Problem to solve:
Format the data below as a JSON list of strings, with one string per line and blank lines omitted.

Exercise inputs:
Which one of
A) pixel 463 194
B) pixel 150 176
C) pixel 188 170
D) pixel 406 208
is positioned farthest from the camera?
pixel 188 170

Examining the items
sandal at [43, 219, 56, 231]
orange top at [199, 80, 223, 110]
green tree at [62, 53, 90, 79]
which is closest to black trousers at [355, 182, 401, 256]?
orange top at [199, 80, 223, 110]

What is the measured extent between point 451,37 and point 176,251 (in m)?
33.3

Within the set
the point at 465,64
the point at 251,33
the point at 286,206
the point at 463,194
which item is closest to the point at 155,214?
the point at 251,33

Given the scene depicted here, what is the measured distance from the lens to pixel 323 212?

Reply to the exercise:
[
  "Which one of",
  "A) pixel 463 194",
  "B) pixel 150 176",
  "C) pixel 188 170",
  "D) pixel 406 208",
  "is positioned farthest from the camera?",
  "pixel 188 170",
  "Examining the items",
  "sandal at [43, 219, 56, 231]",
  "orange top at [199, 80, 223, 110]",
  "green tree at [62, 53, 90, 79]",
  "which is closest to black trousers at [355, 182, 401, 256]?",
  "orange top at [199, 80, 223, 110]",
  "What is the measured extent between point 451,37 and point 176,251 (in m)?",
  "33.3",
  "Within the set",
  "the point at 465,64",
  "the point at 251,33",
  "the point at 286,206",
  "the point at 463,194",
  "which item is closest to the point at 155,214?",
  "the point at 251,33",
  "Given the scene depicted here, what is the measured distance from the lens to pixel 323 212?"
]